Disastrous Obama goes on tour
STEVE HUNTLEY shuntley.cst@gmail.com August 15, 2011 8:10PM
Updated: October 19, 2011 3:28AM
President Barack Obama launched his Midwest bus tour Monday. Given the gravity of the economic mess the country is in, you’d think he’d be in Washington working every hour to come up with a program to get Americans back to work. Then again, given the disastrous results of what he’s done so far, maybe it’s better Obama is out in the country feeling some of the pain he’s caused instead of sitting at his desk coming up with more bad policies.
The country is paying the price of electing a president who had little experience, no background in the private economy and a 1960s era liberal ideology he wanted to impose on the 21st century.
Obama says the nation didn’t get into this predicament overnight, so it can’t get out of it overnight. No one expects that — though in the past sharp recessions were followed by robust recoveries. Still, it shouldn’t have taken Obama 2œ years into his term to grasp how bad things are. But that’s what happens when a president takes his eye off the jobs ball to pursue ideological goals like ObamaCare, to promote unionism by suing Boeing for building a new plant in right-to-work South Carolina, and to advocate a tax and regulate regime that unsettles business and investors.
Obama’s response has been to say the buck stops somewhere other than the Oval Office. He and his political operatives talk about the “Tea Party downgrade” as a way of trying to divert the public’s attention from a Democratic spending binge that is the actual cause of worries about the soundness of U.S. fiscal health. Voters aren’t buying the finger pointing. The Gallup tracking poll Sunday put Obama’s approval rating for the first time under 40 percent, at 39 percent.
The question: Will the Republicans offer a credible alternative to Obama in 2012? The GOP field is more unsettled with the entry of Texas Gov. Rick Perry into the nomination race over the weekend. Had that not happened, the Iowa Straw Poll on Saturday would have pretty much put Mitt Romney on the road to the nomination.

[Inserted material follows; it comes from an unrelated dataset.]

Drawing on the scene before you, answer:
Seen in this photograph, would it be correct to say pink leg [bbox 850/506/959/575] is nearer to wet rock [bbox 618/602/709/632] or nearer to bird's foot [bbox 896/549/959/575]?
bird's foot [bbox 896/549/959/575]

By giving victory to Minnesota Rep. Michele Bachmann and knocking former Minnesota Gov. Tim Pawlenty out of the race, a few thousand Iowans would have, under normal circumstances, cleared the way for Romney. Bachmann has admirable attributes — she’s smart, principled and in tune with the nation’s economic fears. But she’s also ideologically rigid, prone to gaffes and out of step with another national sentiment — that we need a president who, unlike the current one, is committed to working across the bipartisan gap to get results.

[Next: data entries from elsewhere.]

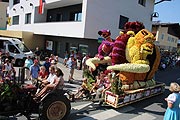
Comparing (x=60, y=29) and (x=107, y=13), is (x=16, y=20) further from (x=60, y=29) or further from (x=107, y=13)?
(x=107, y=13)

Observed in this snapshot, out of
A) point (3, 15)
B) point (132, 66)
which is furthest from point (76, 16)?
point (3, 15)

Perry has a lot going for him but is untested in the brutal arena of national politics. He can point to the Texas economy — it’s responsible for 40 percent of all U.S. jobs created in the last couple of years. He’s a gifted speaker — as he proved Saturday in his announcement speech articulating how Obama has put America on a downgrade path in domestic and foreign affairs.

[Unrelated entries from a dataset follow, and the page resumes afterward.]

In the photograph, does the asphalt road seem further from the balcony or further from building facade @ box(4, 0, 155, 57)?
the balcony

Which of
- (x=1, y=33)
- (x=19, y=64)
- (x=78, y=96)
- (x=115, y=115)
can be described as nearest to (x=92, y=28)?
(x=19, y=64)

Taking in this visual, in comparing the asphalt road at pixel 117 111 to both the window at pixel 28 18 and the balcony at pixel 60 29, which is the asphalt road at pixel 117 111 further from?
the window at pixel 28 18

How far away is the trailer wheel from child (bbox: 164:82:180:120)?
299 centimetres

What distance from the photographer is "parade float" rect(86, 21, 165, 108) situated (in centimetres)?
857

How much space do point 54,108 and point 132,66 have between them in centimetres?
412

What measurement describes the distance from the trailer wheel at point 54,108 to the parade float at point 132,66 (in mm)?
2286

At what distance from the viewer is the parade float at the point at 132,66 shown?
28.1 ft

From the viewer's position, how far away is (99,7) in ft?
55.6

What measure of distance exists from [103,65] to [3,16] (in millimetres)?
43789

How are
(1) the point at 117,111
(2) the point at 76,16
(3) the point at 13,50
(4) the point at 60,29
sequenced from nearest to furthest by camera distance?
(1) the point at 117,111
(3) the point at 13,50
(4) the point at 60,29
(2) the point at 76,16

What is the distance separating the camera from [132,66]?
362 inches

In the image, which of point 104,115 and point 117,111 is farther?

But Perry has yet to face the 24/7 scrutiny of a national campaign. Questions loom about whether voters outside the South and West will accept another politician with a Texas drawl and swagger, one committed to evangelical Christianity, and one who adheres to some right-wing views not in favor with independents. Perry can’t claim George W. Bush’s record as governor of working with Democratic legislators.
Romney will be recalibrating his strategy as Perry and Bachmann duel in Iowa and South Carolina over who will be the pure conservative alternative to him, barring another late candidate entry. Romney wouldn’t be such a weak front-runner if conservatives didn’t fear that, as president, he would accommodate to Washington’s ways.
What Perry offers is a record of job creation, solid conservative credentials and oratorical skills to match Obama’s. That’s why he’s energizing the Republican race. Now we’ll see if he’s the real deal.